### Given exercise
Please retype part of the aquarium substrate thread word for word, beginning at the words "## jd11 (Aug" and stopping after "(Dec 1, 2015)".

--- Start Text block ---

# Eco Complete or Seachem flourite



## jd11 (Aug 8, 2016)

Hello everyone , I'm starting a new 40 gallon breeder and want to have live plants, low tech . I'm having the hardest time trying to figure what substrate I want to use . My current 20 gallon tank has river rock gravel, but thats probably not the best for plants. I've been reading a lot and watched some youtube videos and still cant decide between eco complete and seachem flourite . Any recommendations ?


----------



## Nlewis (Dec 1, 2015)

jd11 said:


> Hello everyone , I'm starting a new 40 gallon breeder and want to have live plants, low tech . I'm having the hardest time trying to figure what substrate I want to use . My current 20 gallon tank has river rock gravel, but thats probably not the best for plants. I've been reading a lot and watched some youtube videos and still cant decide between eco complete and seachem flourite . Any recommendations ?


IMO, neither. Get yourself some inert sand and you will have just as much success at a fraction of the cost. My goto is Black Diamond blasting grit.


----------



## Maryland Guppy (Dec 6, 2014)

SafeTSorb @ Tractor Supply, $5.99 for 40 pounds.

--- End Text block ---
--- Start Entries supplied ---

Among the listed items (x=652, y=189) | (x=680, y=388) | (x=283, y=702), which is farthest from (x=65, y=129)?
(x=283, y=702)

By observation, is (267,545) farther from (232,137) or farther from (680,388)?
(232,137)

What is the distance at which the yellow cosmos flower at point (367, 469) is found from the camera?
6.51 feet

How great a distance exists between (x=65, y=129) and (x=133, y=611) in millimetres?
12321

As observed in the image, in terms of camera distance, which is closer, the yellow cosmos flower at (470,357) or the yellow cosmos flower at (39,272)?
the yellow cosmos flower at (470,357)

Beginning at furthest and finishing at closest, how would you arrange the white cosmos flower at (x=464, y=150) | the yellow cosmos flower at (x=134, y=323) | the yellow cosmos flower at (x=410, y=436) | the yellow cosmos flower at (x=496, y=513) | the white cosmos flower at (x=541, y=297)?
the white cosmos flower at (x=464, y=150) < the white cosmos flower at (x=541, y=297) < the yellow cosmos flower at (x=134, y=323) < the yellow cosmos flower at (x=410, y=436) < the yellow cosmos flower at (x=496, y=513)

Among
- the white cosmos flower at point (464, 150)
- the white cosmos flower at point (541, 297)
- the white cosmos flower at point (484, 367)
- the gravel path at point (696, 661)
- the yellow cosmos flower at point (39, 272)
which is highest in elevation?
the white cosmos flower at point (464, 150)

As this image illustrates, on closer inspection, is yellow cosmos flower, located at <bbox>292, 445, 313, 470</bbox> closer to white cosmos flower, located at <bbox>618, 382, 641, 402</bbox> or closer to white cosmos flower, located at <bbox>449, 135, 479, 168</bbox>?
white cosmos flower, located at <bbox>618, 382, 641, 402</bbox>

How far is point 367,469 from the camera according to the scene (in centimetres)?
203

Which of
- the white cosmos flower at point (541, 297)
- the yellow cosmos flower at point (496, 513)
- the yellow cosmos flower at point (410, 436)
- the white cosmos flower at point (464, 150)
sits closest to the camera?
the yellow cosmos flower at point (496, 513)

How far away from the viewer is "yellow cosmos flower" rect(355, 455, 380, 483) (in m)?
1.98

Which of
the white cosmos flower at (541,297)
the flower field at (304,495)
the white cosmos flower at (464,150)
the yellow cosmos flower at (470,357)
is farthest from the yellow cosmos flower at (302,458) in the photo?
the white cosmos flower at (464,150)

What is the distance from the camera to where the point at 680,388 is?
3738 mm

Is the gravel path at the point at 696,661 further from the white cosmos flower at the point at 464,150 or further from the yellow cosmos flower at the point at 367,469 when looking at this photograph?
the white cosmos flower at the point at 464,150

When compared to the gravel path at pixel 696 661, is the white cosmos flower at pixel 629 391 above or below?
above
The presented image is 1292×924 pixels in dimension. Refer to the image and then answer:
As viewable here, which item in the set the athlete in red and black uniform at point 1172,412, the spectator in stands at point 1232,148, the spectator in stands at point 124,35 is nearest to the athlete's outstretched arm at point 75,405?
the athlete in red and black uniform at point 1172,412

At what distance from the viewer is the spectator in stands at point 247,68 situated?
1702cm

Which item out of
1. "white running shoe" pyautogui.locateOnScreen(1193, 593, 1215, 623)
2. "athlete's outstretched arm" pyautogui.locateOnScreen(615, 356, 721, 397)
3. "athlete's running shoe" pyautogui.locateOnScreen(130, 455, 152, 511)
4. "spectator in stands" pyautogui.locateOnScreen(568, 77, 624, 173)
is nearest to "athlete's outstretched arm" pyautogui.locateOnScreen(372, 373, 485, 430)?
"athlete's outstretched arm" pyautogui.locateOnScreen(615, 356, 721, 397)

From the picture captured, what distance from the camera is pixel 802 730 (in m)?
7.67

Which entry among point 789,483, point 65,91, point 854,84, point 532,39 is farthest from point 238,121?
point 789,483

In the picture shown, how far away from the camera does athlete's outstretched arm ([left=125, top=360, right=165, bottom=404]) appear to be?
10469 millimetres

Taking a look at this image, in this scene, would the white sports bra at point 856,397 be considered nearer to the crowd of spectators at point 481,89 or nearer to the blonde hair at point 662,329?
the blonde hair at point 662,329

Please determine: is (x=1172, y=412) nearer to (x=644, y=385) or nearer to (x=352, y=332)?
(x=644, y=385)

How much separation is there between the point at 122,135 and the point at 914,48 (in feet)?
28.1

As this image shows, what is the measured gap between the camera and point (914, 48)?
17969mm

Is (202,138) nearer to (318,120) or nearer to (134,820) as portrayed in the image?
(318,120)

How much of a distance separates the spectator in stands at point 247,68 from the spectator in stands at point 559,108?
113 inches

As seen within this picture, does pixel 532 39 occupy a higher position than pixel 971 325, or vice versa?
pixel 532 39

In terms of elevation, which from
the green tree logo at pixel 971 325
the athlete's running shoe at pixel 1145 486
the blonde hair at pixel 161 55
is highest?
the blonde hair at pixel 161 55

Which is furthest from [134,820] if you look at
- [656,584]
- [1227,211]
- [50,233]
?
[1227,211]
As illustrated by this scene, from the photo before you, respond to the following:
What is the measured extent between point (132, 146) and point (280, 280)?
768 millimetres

--- End Entries supplied ---
--- Start Entries supplied ---

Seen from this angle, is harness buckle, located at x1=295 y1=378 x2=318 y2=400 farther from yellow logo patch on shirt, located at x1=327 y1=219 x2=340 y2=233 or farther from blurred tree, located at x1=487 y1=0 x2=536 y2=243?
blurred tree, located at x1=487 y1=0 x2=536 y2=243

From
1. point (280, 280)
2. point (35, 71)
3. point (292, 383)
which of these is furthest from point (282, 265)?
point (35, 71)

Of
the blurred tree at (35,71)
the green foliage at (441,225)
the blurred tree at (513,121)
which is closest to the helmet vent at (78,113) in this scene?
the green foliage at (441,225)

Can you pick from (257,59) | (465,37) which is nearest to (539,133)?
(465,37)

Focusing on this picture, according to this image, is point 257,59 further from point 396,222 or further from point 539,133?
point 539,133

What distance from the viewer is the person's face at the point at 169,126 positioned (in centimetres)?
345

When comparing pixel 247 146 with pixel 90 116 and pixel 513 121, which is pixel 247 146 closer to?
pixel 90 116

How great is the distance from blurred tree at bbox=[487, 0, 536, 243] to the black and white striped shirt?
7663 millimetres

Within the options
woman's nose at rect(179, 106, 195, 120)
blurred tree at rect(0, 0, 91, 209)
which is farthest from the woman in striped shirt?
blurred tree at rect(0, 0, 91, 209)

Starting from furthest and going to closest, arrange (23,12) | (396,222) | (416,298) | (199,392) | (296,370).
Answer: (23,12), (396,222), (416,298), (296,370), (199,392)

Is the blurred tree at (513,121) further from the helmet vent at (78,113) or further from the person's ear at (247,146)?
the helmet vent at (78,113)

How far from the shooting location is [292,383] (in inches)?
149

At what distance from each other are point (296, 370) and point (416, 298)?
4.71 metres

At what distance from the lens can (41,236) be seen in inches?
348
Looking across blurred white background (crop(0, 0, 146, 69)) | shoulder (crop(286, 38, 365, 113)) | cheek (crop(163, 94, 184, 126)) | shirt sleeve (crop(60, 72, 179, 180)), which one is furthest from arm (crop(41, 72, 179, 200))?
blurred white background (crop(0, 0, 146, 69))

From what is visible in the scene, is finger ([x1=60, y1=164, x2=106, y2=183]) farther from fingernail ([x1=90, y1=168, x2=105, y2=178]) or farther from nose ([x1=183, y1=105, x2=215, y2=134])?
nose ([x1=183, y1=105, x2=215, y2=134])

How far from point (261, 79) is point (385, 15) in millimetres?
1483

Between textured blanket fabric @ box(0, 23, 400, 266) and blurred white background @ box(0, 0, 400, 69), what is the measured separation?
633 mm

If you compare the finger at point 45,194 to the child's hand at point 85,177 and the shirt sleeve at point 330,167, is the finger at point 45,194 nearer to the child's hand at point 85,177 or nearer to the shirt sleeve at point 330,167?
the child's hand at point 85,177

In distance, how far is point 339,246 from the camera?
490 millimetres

--- End Entries supplied ---
--- Start Entries supplied ---

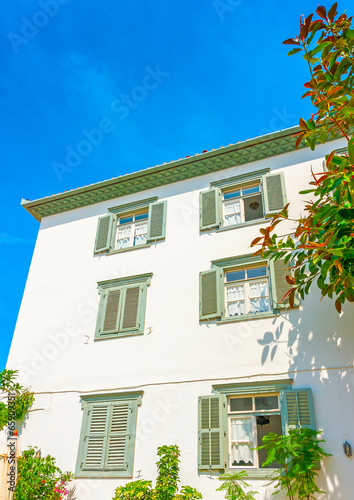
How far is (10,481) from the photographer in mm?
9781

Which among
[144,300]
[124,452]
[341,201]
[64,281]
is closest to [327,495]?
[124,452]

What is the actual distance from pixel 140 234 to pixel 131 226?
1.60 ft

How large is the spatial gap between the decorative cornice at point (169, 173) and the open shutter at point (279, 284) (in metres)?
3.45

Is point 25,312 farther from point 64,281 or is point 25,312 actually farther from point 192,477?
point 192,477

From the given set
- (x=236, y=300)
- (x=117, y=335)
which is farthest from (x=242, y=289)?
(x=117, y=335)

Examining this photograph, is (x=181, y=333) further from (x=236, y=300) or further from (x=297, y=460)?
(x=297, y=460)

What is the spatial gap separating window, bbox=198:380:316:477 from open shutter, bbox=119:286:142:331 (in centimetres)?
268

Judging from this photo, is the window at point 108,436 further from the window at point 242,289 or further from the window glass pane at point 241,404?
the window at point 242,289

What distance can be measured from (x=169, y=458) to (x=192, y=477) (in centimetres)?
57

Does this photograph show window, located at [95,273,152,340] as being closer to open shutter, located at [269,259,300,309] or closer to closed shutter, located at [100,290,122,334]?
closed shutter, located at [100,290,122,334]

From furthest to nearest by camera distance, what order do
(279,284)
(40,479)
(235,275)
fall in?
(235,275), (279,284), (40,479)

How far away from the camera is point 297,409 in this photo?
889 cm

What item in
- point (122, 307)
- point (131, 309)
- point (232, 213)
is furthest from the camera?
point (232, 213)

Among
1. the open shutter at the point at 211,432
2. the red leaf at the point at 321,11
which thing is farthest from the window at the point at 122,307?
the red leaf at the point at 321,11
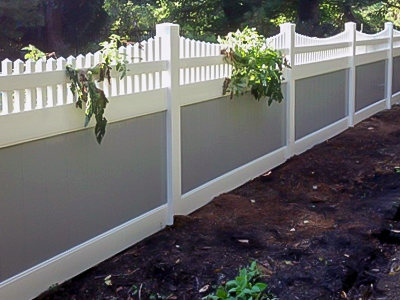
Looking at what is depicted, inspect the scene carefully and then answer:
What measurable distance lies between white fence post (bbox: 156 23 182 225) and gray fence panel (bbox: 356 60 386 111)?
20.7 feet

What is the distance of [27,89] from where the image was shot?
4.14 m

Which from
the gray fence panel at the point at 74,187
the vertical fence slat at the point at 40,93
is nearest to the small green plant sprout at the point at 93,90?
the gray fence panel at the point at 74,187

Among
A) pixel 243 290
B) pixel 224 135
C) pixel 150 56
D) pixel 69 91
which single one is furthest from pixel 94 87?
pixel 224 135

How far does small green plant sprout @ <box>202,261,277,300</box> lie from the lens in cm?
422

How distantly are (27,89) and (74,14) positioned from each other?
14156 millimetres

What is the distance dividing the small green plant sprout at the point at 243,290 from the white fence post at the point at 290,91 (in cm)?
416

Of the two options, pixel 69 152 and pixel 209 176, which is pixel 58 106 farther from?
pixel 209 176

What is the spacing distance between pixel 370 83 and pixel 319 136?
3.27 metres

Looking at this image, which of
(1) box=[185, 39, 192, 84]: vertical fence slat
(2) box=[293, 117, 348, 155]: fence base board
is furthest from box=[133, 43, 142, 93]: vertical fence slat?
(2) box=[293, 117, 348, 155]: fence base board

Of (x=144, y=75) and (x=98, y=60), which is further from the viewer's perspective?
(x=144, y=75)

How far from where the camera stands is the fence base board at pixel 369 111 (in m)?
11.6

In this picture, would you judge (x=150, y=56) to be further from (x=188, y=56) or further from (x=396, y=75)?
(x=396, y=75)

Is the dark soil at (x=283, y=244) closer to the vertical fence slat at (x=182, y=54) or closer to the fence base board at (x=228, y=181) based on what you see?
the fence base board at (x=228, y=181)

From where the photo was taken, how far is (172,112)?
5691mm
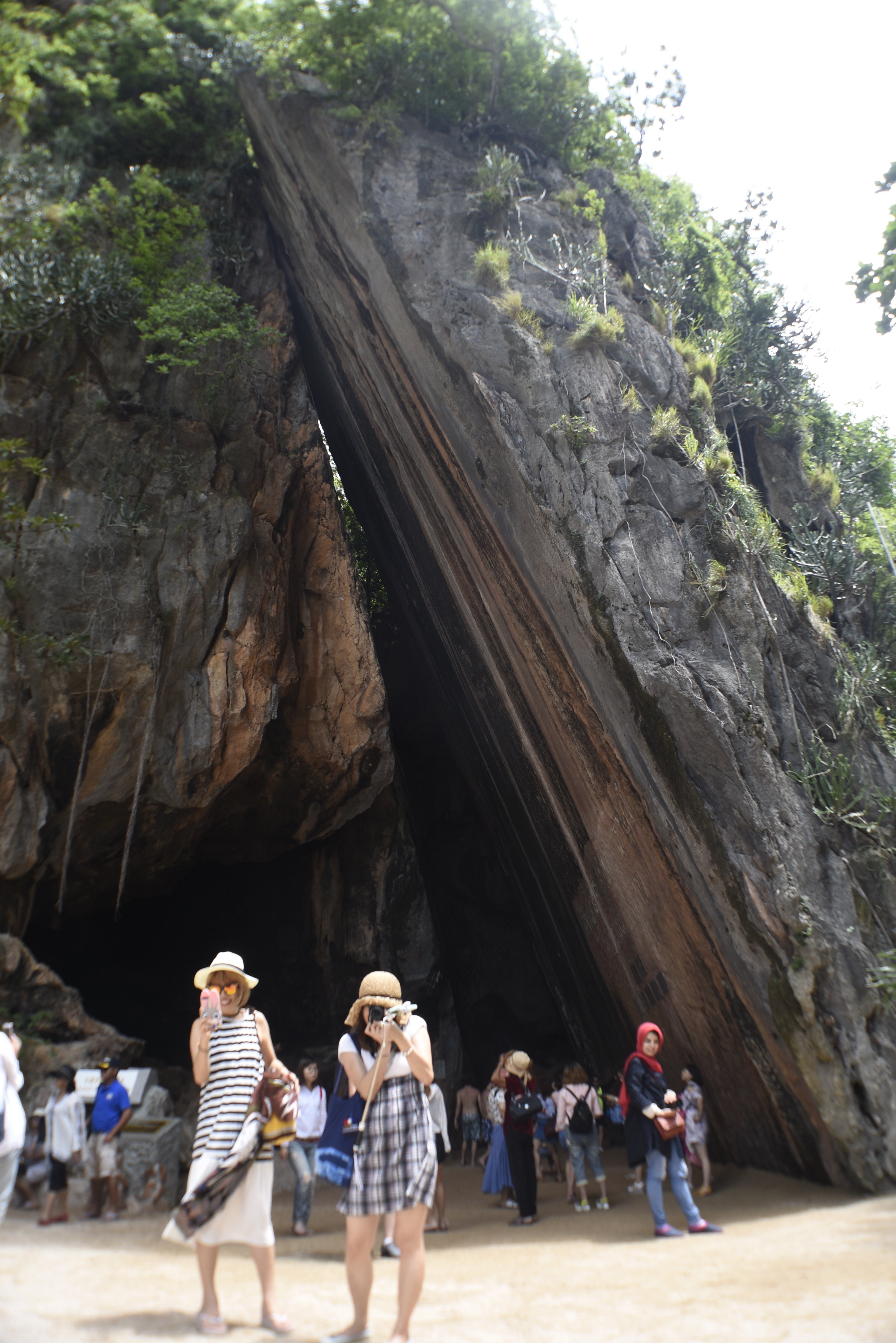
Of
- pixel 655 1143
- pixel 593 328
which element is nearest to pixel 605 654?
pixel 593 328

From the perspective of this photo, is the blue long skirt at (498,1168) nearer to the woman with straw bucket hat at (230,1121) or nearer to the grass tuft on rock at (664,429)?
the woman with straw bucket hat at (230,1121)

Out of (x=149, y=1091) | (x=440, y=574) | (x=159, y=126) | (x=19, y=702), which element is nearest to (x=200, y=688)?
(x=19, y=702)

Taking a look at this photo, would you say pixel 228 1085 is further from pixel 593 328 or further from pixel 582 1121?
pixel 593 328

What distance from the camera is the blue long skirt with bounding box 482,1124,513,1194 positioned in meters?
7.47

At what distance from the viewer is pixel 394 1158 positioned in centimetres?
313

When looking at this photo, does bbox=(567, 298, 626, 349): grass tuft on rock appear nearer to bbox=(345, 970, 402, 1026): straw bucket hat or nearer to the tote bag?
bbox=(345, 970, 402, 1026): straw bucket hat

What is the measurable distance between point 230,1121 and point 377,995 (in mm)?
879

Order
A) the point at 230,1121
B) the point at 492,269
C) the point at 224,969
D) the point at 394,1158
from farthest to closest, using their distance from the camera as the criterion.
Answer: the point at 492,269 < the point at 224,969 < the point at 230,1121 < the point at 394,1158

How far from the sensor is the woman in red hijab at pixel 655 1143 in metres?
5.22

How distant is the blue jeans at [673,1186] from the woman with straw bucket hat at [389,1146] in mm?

--- End Entries supplied ---

### Answer to this problem
## jd11 (Aug 8, 2016)

Hello everyone , I'm starting a new 40 gallon breeder and want to have live plants, low tech . I'm having the hardest time trying to figure what substrate I want to use . My current 20 gallon tank has river rock gravel, but thats probably not the best for plants. I've been reading a lot and watched some youtube videos and still cant decide between eco complete and seachem flourite . Any recommendations ?


----------



## Nlewis (Dec 1, 2015)